L'opposante ukrainienne Ioulia Timochenko a été condamnée mardi à 7 ans de prison pour abus de pouvoir, un jugement dénoncé par l'intéressée, l'UE et la Russie, tandis que le président Viktor Ianoukovitch laissait entendre qu'un jugement plus clément pourrait intervenir en appel.

Le camp de Mme Timochenko a annoncé son intention de contester cette décision en appel et devant la justice européenne, tout en appelant à la lutte contre l'«autoritarisme» en Ukraine.

«Le tribunal a décidé de reconnaître Ioulia Timochenko coupable (...) et de la condamner à sept ans de prison», a déclaré le juge Rodion Kireev, en suivant le réquisitoire du parquet et assortissant cette peine d'une interdiction d'exercer des fonctions officielles pendant trois ans.

Il a aussi ordonné à l'opposante de verser près de 200 millions de dollars à l'entreprise publique des hydrocarbures Naftogaz pour rembourser les pertes occasionnées par la signature de contrats avec la Russie en 2009 alors qu'elle était première ministre.

En détention provisoire depuis août, l'opposante était jugée pour avoir signé ces accords sans l'autorisation du gouvernement qu'elle dirigeait alors.

L'Union européenne, avec qui Kiev tente de négocier un accord de partenariat, a vivement critiqué ce jugement, tout comme la Russie, avec qui l'Ukraine est en négociation pour tenter d'obtenir une ristourne gazière.

L'UE est «profondément déçue» par ce procès «qui n'a pas respecté les normes internationales» et l'Ukraine s'expose à de graves conséquences si Mme Timochenko ne bénéficie pas d'une procédure équitable en appel, a déclaré la chef de la diplomatie européenne Catherine Ashton.

Le ministère russe des Affaires étrangères a dénoncé de son côté «le caractère manifestement anti-russe de toute cette affaire», dans la mesure où ce jugement remet en cause la légalité des contrats russo-ukrainiens.

«Ces accords ont été conclus en parfaite conformité avec la législation russe, ukrainienne et internationale», a martelé le ministère.

Kiev tente depuis des mois d'obtenir une révision de ces contrats, dont la signature avait mis fin à un conflit gazier entre Kiev et Moscou ayant perturbé les approvisionnements en gaz russe de l'Union européenne.
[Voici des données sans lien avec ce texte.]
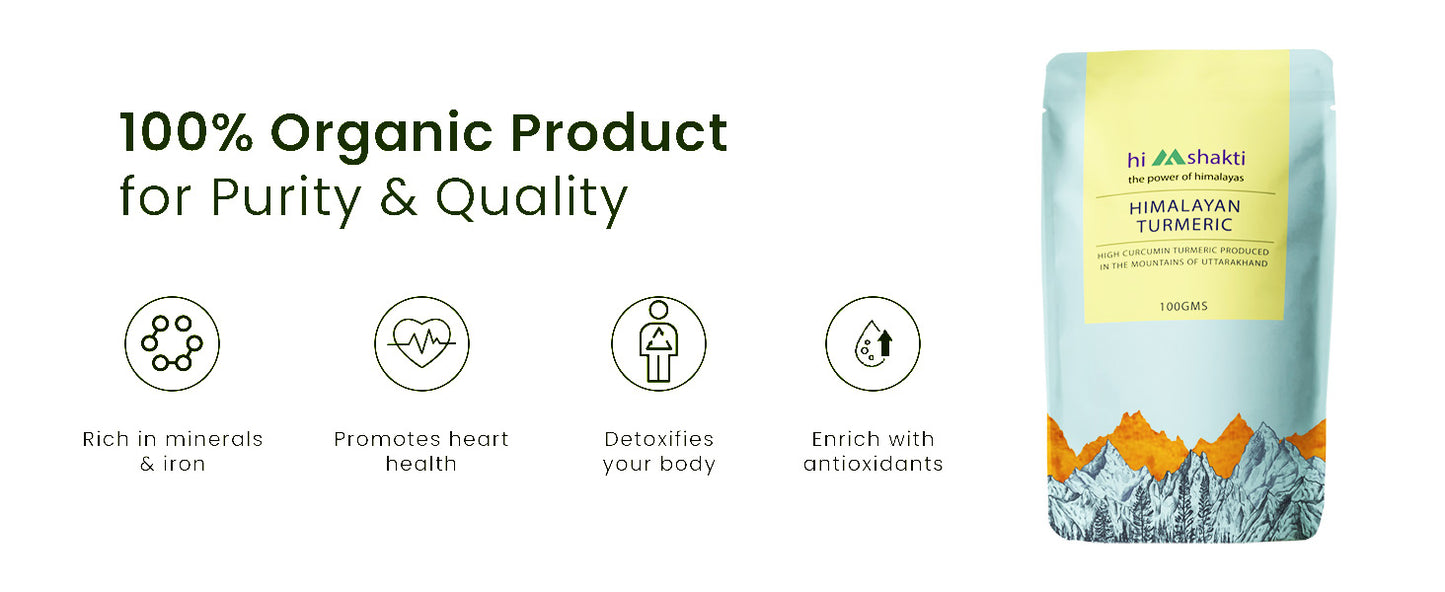 100% Organic Product
for Purity & Quality

Rich in minerals & iron

Promotes heart health

Detoxifies your body

Enrich with antioxidants

hi shakti
the power of himalayas

HIMALAYAN TURMERIC

HIGH CURCUMIN TURMERIC PRODUCED IN THE MOUNTAINS OF UTTARAKHAND

100GMS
La Russie refuse de baisser le prix de son gaz sans contreparties.

Le président ukrainien, qui dément être derrière les problèmes judiciaires du plus emblématique de ses opposants, a affirmé comprendre les inquiétudes européennes.

«C'est sans aucun doute un cas regrettable qui empêche l'intégration européenne de l'Ukraine. Il suscite les inquiétudes de l'UE et nous comprenons pourquoi», a-t-il dit.
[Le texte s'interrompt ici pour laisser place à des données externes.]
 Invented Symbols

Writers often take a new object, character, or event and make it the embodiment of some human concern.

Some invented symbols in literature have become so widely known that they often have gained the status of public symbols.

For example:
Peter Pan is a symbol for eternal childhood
«Mais cette décision n'est pas définitive», car l'affaire Timochenko doit encore passer devant la Cour d'appel, a poursuivi M. Ianoukovitch et «la décision que prendra (cette Cour) et la législation sur laquelle elle s'appuiera seront très importantes», a-t-il ajouté.
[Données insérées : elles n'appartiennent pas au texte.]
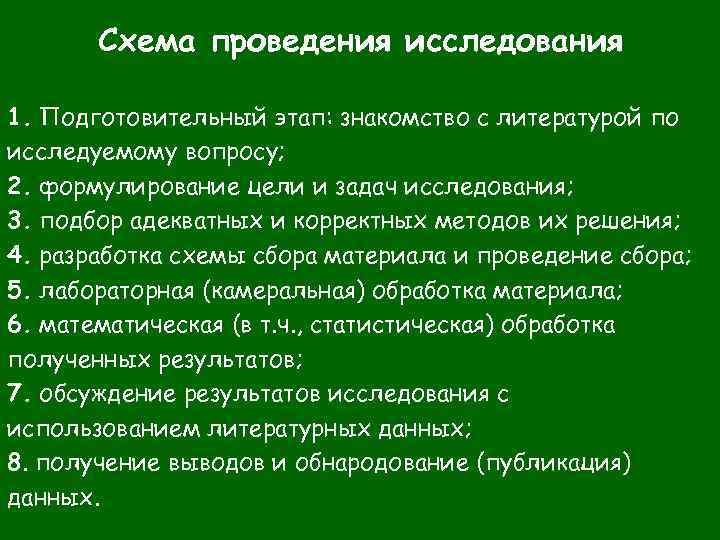 Схема проведения исследования

1. Подготовительный этап: знакомство с литературой по исследуемому вопросу;
2. формулирование цели и задач исследования;
3. подбор адекватных и корректных методов их решения;
4. разработка схемы сбора материала и проведение сбора;
5. лабораторная (камеральная) обработка материала;
6. математическая (в т.ч., статистическая) обработка полученных результатов;
7. обсуждение результатов исследования с использованием литературных данных;
8. получение выводов и обнародование (публикация) данных.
Cette petite phrase vient conforter les prédictions d'analystes ukrainiens qui s'attendent à ce que Mme Timochenko soit finalement remise en liberté, mais écartée du jeu politique pour un temps, ce qui permettrait à Kiev de faire meilleure figure devant l'UE.

Entourée de son mari et de sa fille, la chef de l'opposition ukrainienne s'est pour sa part montrée combative comme à son habitude, dénonçant «l'autoritarisme» du président ukrainien et comparant le jugement «à l'année 1937» en URSS, en référence aux purges menées par Staline à l'époque.

Devant le tribunal, à Kiev, un millier de partisans de l'opposition ont manifesté toute la journée de mardi. Face à eux, autant de partisans du pouvoir défilaient, sous l'oeil de centaines de policiers d'unités anti-émeutes.

Ioulia Timochenko a été l'égérie de la Révolution orange de 2004, qui avait conduit à l'annulation de la victoire à la présidentielle du pro-russe Viktor Ianoukovitch, successeur désigné du président d'alors, Leonid Koutchma.

Devenue première ministre, elle s'est rapidement brouillée avec son allié, Viktor Iouchtchenko, élu à la présidence après le soulèvement pacifique pro-occidental.

En février 2010, elle a perdu la présidentielle face à M. Ianoukovitch. Peu après, des poursuites ont été engagées contre elle et plusieurs de ses ministres.